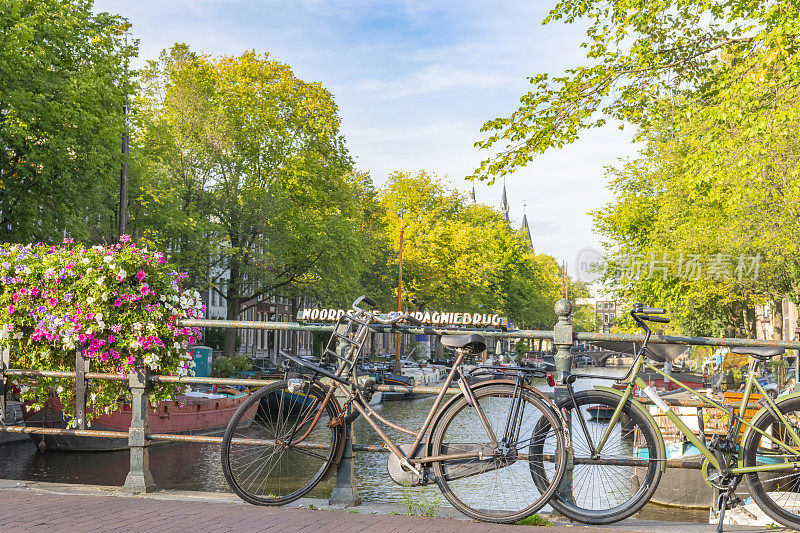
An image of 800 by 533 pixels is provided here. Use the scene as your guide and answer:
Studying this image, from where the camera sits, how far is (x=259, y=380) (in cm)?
539

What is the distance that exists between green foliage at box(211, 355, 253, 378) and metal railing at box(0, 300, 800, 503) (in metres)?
22.9

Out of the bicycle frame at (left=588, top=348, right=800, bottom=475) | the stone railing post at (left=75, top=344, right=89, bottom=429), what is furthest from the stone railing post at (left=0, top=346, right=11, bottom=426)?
the bicycle frame at (left=588, top=348, right=800, bottom=475)

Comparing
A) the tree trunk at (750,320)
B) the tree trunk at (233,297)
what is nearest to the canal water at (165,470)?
the tree trunk at (233,297)

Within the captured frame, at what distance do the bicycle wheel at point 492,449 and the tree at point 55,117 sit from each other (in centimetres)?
1749

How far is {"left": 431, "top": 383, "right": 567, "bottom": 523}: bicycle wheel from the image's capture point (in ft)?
14.7

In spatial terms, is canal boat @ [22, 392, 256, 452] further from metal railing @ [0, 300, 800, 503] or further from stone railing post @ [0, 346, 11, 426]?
metal railing @ [0, 300, 800, 503]

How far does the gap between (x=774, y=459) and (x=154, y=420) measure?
18.0 meters

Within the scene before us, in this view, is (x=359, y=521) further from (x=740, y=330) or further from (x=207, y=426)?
(x=740, y=330)

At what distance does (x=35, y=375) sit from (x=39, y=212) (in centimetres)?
1667

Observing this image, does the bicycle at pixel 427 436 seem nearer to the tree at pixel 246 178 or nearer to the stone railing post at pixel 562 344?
the stone railing post at pixel 562 344

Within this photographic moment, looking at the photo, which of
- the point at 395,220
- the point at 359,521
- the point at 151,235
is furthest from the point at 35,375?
the point at 395,220

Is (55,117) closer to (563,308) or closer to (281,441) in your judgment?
(281,441)

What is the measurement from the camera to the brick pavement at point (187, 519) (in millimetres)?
4348

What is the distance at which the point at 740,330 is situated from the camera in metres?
36.7
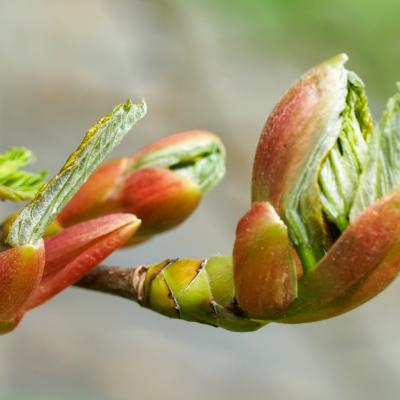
· · · ·
Objective
Reproduce every row above verbatim, omitting the pictures from your answer.

Task result
An image of 800 by 533 pixels is provided here. Use the scene as your guide and answer:
Studying this image, from where the camera sits, how far is (x=259, y=380) (in cm)?
539

What is the distance that exists between green foliage at box(211, 355, 253, 378) and metal railing at box(0, 300, 800, 503) (in metres)?
22.9

Out of the bicycle frame at (left=588, top=348, right=800, bottom=475) | the stone railing post at (left=75, top=344, right=89, bottom=429), what is furthest from the stone railing post at (left=0, top=346, right=11, bottom=426)?
the bicycle frame at (left=588, top=348, right=800, bottom=475)

Comparing
A) the tree trunk at (750,320)
B) the tree trunk at (233,297)
what is nearest to the canal water at (165,470)?
the tree trunk at (233,297)

Within the captured frame, at what distance do the bicycle wheel at point 492,449 and the tree at point 55,117 sit from each other (in centimetres)?
1749

How far is {"left": 431, "top": 383, "right": 567, "bottom": 523}: bicycle wheel from the image's capture point (in ft)?
14.7

In spatial terms, is canal boat @ [22, 392, 256, 452] further from metal railing @ [0, 300, 800, 503] or further from stone railing post @ [0, 346, 11, 426]?
metal railing @ [0, 300, 800, 503]

How far does the gap between (x=774, y=459) and (x=154, y=420) measure?
18.0 meters

Within the scene before us, in this view, is (x=359, y=521) further from (x=740, y=330) or further from (x=207, y=426)?
(x=740, y=330)

At what distance does (x=35, y=375) sit from (x=39, y=212) (in centimetres)?
1667

Observing this image, does the bicycle at pixel 427 436 seem nearer to the tree at pixel 246 178 or nearer to the stone railing post at pixel 562 344?
the stone railing post at pixel 562 344

Within this photographic moment, looking at the photo, which of
- the point at 395,220
- the point at 359,521
- the point at 151,235
is furthest from the point at 35,375?
the point at 395,220

Is (55,117) closer to (563,308) or closer to (281,441) in your judgment?
(281,441)

What is the measurement from the camera to the brick pavement at point (187, 519) (in millimetres)?
4348

What is the distance at which the point at 740,330 is situated from the camera in metres?
36.7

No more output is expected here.